::: Page extract :::

This is about how reportage and interviewing connect. And this reference to King Solomon points to one of storytelling’s ancient problems.

I’ve just listened to Malala Yousafzai speak boldly against the Taliban attack on her last October. Their shooting of her may have been in line with their religious and political priorities to keep women subjugated according to their interpretation of Islam. But it backfired severely in a world that is becoming more intolerant of any culture that suppresses any part of its population that could be helping to lift it instead. As I listened to BBC reporters interview three ten year old girls; two in a Pakistani school for girls, and one making mud bricks at a family home though, I thought about the responsibility of journalism.

Journalism says the truth must be visible for all to see and verify, even if that means exposing the people with the most to lose to the people who want most to insure they lose it. Those two girls, identified by their real names, are in danger now, as far as I can tell. The third, making mud bricks, far from a school and other girls, is no threat to religious fundamentalism.

Should the girls in school be afraid for their lives? That’s a lot to ask of ten year olds. But the adults should certainly be. The world has rallied around Malala Yousafzai and has made her into a symbol of the emancipation of girls and women from radical sects and muslim extremists. Take note however, that on Pakistani social media, Ms. Yousafzai is being criticized for being a “Drama Queen” and reflecting unfavorably upon Islam. These things said about an innocent women who took a bullet to her head after she dared to speak out about the right of girls to go to school. So even if these groups don’t dominate Pakistan – the country with the highest percentage of girls not in school – their views certainly seem to.

Does that make Pakistan a pyrrah? It’s a debatable questions, especially if its citizens are looking at Octomom, or Girls Gone Wild videos and asking themselves, “Is this what Western freedom does to women?” But it doesn’t justify murder or torture. It doesn’t mean that they then have the right to rape and kill and mutilate females who refuse the polar opposite mold.  And an equally important question for this post; does that mean Western media should point out girls trying to attain both personal freedom and national pride despite these practitioners of tribalism only to be raped or killed or mutilated into subjugation? The amazing thing about political freedom is the right of choice. As stupid and demeaning as a behavior may be, a free society allows it as long as it isn’t doing harm to yourself or someone else, and as long as it isn’t so revolting that people eventually can’t stand it anymore. But the threshold for revulsion can be high in free societies.

I will forever be torn over journalism’s ironic necessity to tell the story with full attribution and disclosure of someone who, more than anything, needs anonymity to survive. I understand without it, anyone can claim any set of circumstances is true, and thus, manipulate an audience without proper facts. I understand a cause celeb can bring many people out of the shadows and give their own experience voice. And I understand that some people tell their stories while accepting their fate that they may become martyrs for their causes. But in many cases, our need to be exactly sure of who these people are only puts huge fluorescent targets on their backs, with their only comfort being that the fickle West might remember their cause even if it doesn’t remember the life they lost because of it.

::: Stored data :::

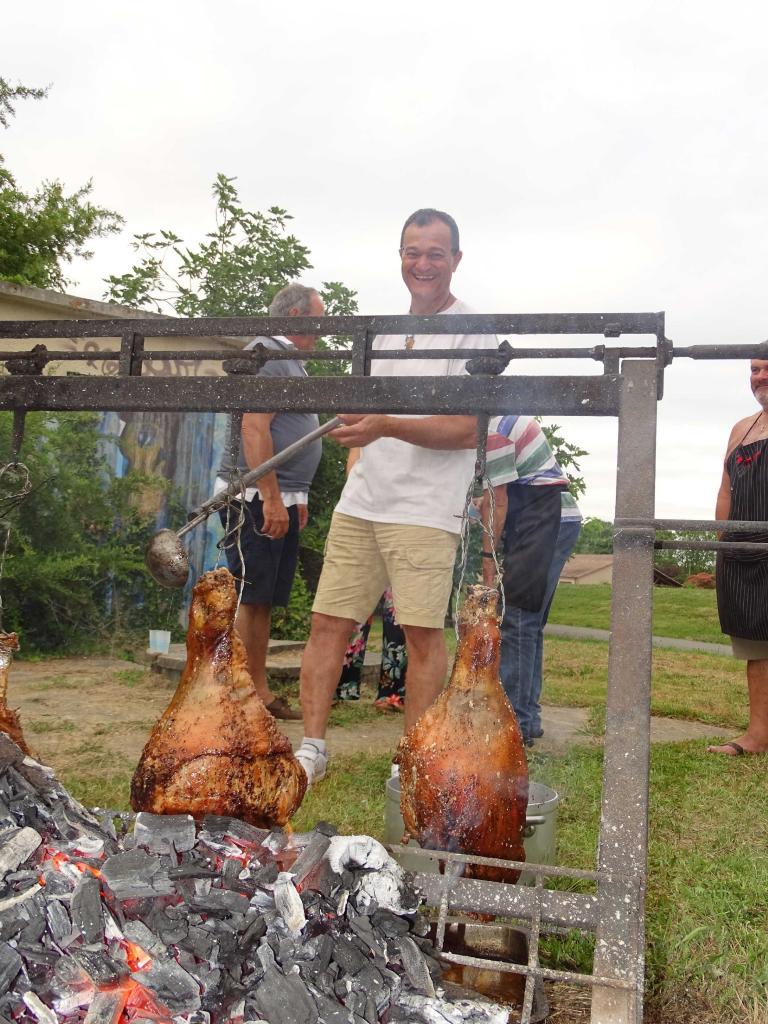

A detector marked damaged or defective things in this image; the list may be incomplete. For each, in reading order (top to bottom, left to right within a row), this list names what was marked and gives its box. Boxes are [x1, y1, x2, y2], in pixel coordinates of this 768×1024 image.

rusty metal bar [0, 372, 618, 415]
rusty metal bar [593, 360, 659, 1024]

:::

> [Required action 1]
In the journalism post, what was the third girl interviewed by BBC reporters doing?
> [Required action 2]
Please reproduce everything in the journalism post from "This is about" down to "responsibility of journalism.".
The material has no connection to the journalism post.

> [Exercise result 1]
She was making mud bricks at a family home.

> [Exercise result 2]
This is about how reportage and interviewing connect. And this reference to King Solomon points to one of storytelling’s ancient problems.

I’ve just listened to Malala Yousafzai speak boldly against the Taliban attack on her last October. Their shooting of her may have been in line with their religious and political priorities to keep women subjugated according to their interpretation of Islam. But it backfired severely in a world that is becoming more intolerant of any culture that suppresses any part of its population that could be helping to lift it instead. As I listened to BBC reporters interview three ten year old girls; two in a Pakistani school for girls, and one making mud bricks at a family home though, I thought about the responsibility of journalism.